Deanna: And the vaccine is covered for kids, regardless of insurance status, up through age 18 through the Vaccines for Children program. You could access that at community health centers and health departments, and big systems like University of Utah and Intermountain.
Katie: Good tip. Thank you, Deanna.
Well, Deanna, thank you so much for joining us today and sharing your research and your expertise. Is there anything that you wanted to talk about or anything about your research that you want our listeners to know about?
Deanna: Well, I just want to share that this is probably one of the most exciting times to ever be involved in cervical cancer prevention. We are really hoping to eliminate cervical cancer. And I'm here at Huntsman Cancer Institute. We have the tools to eliminate this cancer in the United States and worldwide. We just have to use those tools.
Katie: That's got to be pretty amazing.
Deanna: It is, yeah.
Katie: And I'm hearing about some other breakthroughs in vaccine-preventable cancers, so this really may turn out to be the wave of the future.
Again, thank you for your research, because I think also what you've been doing of looking at all the things that might be vaccine preventable, that insight into, as we were talking about today, people's social networks.

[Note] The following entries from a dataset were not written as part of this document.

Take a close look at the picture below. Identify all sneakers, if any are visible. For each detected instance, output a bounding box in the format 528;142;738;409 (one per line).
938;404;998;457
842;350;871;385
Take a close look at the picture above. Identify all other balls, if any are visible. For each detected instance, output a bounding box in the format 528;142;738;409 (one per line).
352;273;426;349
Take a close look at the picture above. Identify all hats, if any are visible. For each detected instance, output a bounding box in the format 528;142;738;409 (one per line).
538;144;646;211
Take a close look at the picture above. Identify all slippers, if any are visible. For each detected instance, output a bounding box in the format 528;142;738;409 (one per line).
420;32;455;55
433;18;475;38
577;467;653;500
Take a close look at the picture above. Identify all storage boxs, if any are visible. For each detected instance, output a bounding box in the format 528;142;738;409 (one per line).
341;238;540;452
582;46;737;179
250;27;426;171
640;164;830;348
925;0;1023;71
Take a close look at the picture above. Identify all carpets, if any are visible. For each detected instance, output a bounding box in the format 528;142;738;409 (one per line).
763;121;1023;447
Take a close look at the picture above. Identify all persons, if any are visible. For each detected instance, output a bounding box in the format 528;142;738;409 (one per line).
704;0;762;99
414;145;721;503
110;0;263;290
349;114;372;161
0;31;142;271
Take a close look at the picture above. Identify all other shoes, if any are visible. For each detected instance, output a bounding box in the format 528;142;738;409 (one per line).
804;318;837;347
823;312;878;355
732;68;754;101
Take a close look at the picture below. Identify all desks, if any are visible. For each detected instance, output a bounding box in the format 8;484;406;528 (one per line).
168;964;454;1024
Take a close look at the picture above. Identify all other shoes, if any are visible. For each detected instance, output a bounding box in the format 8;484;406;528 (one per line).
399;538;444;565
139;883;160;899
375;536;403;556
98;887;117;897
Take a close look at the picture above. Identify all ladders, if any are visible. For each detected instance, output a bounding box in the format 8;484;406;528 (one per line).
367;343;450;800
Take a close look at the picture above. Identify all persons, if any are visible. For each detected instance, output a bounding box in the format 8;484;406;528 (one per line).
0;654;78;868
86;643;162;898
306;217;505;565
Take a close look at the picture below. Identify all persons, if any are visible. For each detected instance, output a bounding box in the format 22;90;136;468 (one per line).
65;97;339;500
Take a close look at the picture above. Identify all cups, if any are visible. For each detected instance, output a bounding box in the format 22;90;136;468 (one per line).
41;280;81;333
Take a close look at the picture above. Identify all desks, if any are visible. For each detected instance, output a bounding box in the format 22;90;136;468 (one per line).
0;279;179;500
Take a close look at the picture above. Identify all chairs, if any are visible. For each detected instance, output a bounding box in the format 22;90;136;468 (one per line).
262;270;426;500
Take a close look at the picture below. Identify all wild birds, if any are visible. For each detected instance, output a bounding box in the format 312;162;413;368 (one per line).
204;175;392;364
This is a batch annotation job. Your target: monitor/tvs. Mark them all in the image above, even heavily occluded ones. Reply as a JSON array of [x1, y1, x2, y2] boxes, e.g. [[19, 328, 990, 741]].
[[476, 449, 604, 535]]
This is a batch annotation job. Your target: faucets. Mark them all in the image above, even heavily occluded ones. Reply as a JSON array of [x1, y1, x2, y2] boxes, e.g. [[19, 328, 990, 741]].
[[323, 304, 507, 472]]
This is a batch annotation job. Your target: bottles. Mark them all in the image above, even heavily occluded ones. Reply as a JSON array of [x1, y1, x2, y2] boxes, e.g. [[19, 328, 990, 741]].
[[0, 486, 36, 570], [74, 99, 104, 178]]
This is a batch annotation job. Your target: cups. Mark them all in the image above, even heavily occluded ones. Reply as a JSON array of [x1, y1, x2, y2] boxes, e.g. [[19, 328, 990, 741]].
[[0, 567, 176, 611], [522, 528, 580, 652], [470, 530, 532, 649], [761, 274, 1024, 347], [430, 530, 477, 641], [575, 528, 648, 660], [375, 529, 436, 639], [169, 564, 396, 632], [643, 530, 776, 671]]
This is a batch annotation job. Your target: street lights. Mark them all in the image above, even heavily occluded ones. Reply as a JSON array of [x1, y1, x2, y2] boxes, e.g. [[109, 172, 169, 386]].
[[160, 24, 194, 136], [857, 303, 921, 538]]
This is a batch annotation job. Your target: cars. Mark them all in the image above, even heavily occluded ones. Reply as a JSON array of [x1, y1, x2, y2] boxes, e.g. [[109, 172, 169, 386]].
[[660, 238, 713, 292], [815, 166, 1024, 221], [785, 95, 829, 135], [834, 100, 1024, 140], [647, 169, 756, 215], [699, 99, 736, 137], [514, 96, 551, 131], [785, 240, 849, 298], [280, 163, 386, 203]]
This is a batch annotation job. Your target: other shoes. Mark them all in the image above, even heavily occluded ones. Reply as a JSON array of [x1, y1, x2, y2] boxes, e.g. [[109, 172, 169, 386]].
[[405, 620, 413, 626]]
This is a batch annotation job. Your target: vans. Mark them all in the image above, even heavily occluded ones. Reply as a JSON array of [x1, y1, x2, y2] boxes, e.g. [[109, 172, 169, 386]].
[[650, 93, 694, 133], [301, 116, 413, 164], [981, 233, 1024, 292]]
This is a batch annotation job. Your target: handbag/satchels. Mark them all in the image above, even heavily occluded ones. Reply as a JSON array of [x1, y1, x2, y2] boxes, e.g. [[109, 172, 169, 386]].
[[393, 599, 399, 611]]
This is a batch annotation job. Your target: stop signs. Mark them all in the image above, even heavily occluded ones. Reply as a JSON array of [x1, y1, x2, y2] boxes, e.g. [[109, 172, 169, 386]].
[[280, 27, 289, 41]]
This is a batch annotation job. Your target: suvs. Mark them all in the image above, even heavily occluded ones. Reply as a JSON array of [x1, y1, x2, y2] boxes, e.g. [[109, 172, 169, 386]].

Individually, we're making decisions not just based on medical facts, but the social contexts in which we live.
And so understanding those social factors, your family, your community, are you in an urban setting or a rural setting, where are you getting your health information, all those social influences make a difference, and it might not even be a difference that you're conscious of. And so I think the value of the research that you do that looks at that and examines it and helps us understand how to take action on it is so important.
Deanna: I would like to say, for anyone who's a clinician or works in a healthcare setting, how you communicate about the vaccine is actually the number one predictor of whether or not a parent gets that vaccine for that child. So you really want to use strong recommendation language and focus on this as a cancer prevention vaccine that has been normalized into practice and is given to all kids.
Katie: Yes. And I think we do have a lot of listeners who are healthcare-adjacent, so you heard it here. That's strong vaccine language. "Normal. I recommend it."
Deanna: Exactly.
Katie: Thank you, Deanna. So we hope that you've enjoyed this conversation about the social domain of Pap smears. Please share it with your social network. Sometimes these conversations can be difficult, may be difficult to have over the family dinner table, but they should be an important part of "the talk" that you are giving to your kids around the age of puberty.
If there's anything that we can do to provide resources to help you with that information, that's what we're here for at the University of Utah and Scope Radio.
You can find the rest of our podcast series on the Pap smear wherever you get your podcasts, or at the "7 Domains of Women's Health," which is online at womens7.com. And then, as I said, our podcasts are on all your usual podcast outlets. So go back and listen to the rest of the series. This has been a fun one to do.
Deanna, once again, I'm really grateful for your time, your expertise, and all of your work in this field. Thank you.